O governo anunciou a inclusão de nove empresas estatais candidatas a serem privatizadas no Programa de Parcerias de Investimentos (PPI), em um total que agora chega a 17. Entraram na lista além de Correios, Telebras e Eletrobras, portos, creches inacabadas, presídios e parques nacionais, como os do Lençóis Maranhenses e Jericoacara. O anúncio ganhou mais destaque pela intenção declarada de privatizar uma estatal que não está na lista e não se sabe se um dia estará: a Petrobras.

De maneira geral, a privatização melhora a produtividade da economia, tende a ampliar a concorrência em alguns setores, deixa de pressionar o caixa do Tesouro, que sustenta várias delas, e permite ao Estado se concentrar naquilo que é sua função, como promover melhor educação, saúde e segurança. O Estado brasileiro tem 135 estatais, que detêm um patrimônio líquido de R$ 655 bilhões. Mas em 2017, 22 delas possuíam patrimônio negativo.

O governo de Bolsonaro gosta de jogar no ar números espetaculares e irreais, como já o fez com R$ 1 trilhão almejado para a venda de estatais e imóveis da União. Ontem, o ministro da Casa Civil, Onyx Lorenzoni, disse que a inclusão de novas estatais no PPI e outros projetos aumentariam a carteira do programa em R$ 800 bilhões – para R$ 2 trilhões.

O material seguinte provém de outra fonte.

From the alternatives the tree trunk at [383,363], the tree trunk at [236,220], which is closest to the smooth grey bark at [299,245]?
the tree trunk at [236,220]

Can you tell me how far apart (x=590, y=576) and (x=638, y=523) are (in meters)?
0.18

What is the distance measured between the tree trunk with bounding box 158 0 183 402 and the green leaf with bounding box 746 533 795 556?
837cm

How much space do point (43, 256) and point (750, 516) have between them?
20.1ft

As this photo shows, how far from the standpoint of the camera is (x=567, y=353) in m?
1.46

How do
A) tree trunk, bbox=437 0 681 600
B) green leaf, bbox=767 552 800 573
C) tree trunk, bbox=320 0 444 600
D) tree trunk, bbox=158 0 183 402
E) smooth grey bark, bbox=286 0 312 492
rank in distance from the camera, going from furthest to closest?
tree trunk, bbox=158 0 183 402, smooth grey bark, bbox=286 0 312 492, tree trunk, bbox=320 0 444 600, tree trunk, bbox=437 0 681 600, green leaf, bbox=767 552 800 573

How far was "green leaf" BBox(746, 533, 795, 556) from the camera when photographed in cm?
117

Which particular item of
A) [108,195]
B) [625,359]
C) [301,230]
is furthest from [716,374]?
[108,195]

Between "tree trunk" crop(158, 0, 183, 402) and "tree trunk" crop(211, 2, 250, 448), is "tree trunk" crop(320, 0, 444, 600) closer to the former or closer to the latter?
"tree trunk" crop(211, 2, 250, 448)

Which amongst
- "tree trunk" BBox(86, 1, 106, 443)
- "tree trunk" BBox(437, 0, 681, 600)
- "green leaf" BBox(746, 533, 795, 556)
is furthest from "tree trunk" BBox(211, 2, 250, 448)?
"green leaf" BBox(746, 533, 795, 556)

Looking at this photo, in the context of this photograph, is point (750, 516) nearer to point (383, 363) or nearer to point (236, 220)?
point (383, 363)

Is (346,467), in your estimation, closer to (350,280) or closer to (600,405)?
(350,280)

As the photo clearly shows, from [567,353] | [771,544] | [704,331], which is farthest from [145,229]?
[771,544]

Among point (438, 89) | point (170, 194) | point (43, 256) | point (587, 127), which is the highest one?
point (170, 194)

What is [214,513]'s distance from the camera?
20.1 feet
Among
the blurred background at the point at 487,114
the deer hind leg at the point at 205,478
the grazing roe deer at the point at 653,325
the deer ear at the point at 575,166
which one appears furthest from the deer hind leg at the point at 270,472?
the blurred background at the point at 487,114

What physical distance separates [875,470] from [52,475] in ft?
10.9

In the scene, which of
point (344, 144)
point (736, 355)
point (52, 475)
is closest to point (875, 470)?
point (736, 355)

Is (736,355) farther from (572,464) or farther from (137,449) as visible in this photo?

É mais fácil propagandear as privatizações do que executá-las, ou inclui-las em programas oficiais do que sair deles. Em patrimônio, apenas cinco gigantes – Petrobras, Eletrobras, Banco do Brasil, Caixa e BNDES – somam R$ 602,5 bilhões dos R$ 655 bilhões de todo o universo estatal. Com exceção da Eletrobras, e da futura venda de ações que mantenham o Tesouro como acionista majoritário do Banco do Brasil – receita estimada de R$ 1 bilhão -, as empresas relevantes estão fora dos propósitos de curto prazo do governo. Os números sugerem que boa parte das demais estatais pode não ter valor de venda e precisem ser liquidadas ou absorvidas.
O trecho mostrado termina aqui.